See "systemctl status exec-set-credential.service" and "journalctl -xeu exec-set-credential.service" for details.
# journalctl -e -o short-monotonic --no-hostname
...
[ 7434.726476] systemd[1]: Starting Test for SetCredential=...
[ 7434.732271] sh[262661]: ++ cat /run/credentials/exec-set-credential.service/test-execute.set-credential
[ 7434.732983] sh[262659]: + test hoge = hoge
[ 7434.742345] sh[262664]: ++ cat /run/credentials/exec-set-credential.service/test-execute.set-credential
[ 7434.743267] sh[262664]: cat: /run/credentials/exec-set-credential.service/test-execute.set-credential: No such file or directory
[ 7434.743406] sh[262663]: + test '' = hoge
[ 7434.744353] systemd[1]: exec-set-credential.service: Control process exited, code=exited, status=1/FAILURE
[ 7434.750558] sh[262667]: ++ cat /run/credentials/exec-set-credential.service/test-execute.set-credential
[ 7434.751156] sh[262667]: cat: /run/credentials/exec-set-credential.service/test-execute.set-credential: No such file or directory
[ 7434.751319] sh[262666]: + test '' = hoge
[ 7434.751794] systemd[1]: exec-set-credential.service: Control process exited, code=exited, status=1/FAILURE
[ 7434.751823] systemd[1]: exec-set-credential.service: Failed with result 'exit-code'.
[ 7434.752704] systemd[1]: Failed to start Test for SetCredential=.
[ 7434.753599] systemd[1]: run-credentials-exec\x2dset\x2dcredential.service.mount: Deactivated successfully.
...

The original error I was trying to reproduce (from the coverage run) is:

[    6.169854] (test-execute-root)[767]: exec-set-credential.service: Will spawn child (service_enter_start): sh
[    6.170048] (test-execute-root)[767]: exec-set-credential.service: Passing 0 fds to service
[    6.170217] (test-execute-root)[767]: exec-set-credential.service: About to execute: sh -x -c "test \"\$\$(cat /run/credentials/exec-set-credential.service/test-execute.set-credential)\" = \"hoge\""

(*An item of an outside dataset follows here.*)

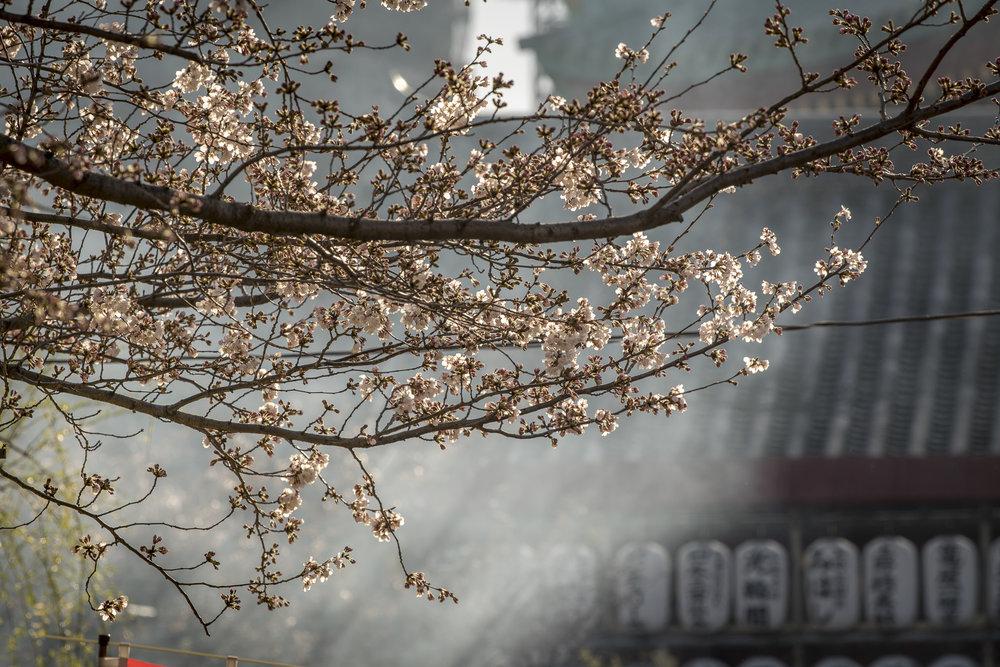 aperture-tours-tokyo-017.jpg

[    6.170407] (test-execute-root)[767]: Serializing sd-executor-state to memfd.
[    6.170620] (test-execute-root)[767]: Found cgroup2 on /sys/fs/cgroup/, full unified hierarchy
[    6.170851] (test-execute-root)[767]: exec-set-credential.service: Forked sh as 841 (without CLONE_INTO_CGROUP)

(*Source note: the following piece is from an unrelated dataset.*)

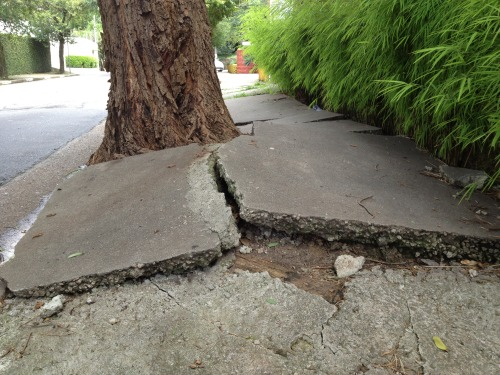 Under the pavement, the trees. São Paulo's trees don't care, they just smash up the pavements all over town with their insistent, silent, neverending T'ai chi ch'uan power. Vila Madalena, this morning.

[    6.171118] (test-execute-root)[767]: Closing set fd 25 (socket:[9648])
[    6.171346] (test-execute-root)[767]: Closing set fd 26 (socket:[9646])
[    6.171578] (test-execute-root)[767]: exec-set-credential.service: Changed dead -> start
[    6.177047] (sh)[841]: Found cgroup2 on /sys/fs/cgroup/, full unified hierarchy
[    6.177637] (sh)[841]: Found cgroup2 on /sys/fs/cgroup/, full unified hierarchy
[    6.177843] (sh)[841]: exec-set-credential.service: Failed to set up credentials: Read-only file system
[    6.178040] (sh)[841]: exec-set-credential.service: Failed at step CREDENTIALS spawning sh: Read-only file system
[    6.186056] (test-execute-root)[767]: Received SIGCHLD from PID 841 ((sh)).
[    6.186235] (test-execute-root)[767]: Child 841 ((sh)) died (code=exited, status=243/CREDENTIALS)
[    6.186429] (test-execute-root)[767]: exec-set-credential.service: Child 841 belongs to exec-set-credential.service.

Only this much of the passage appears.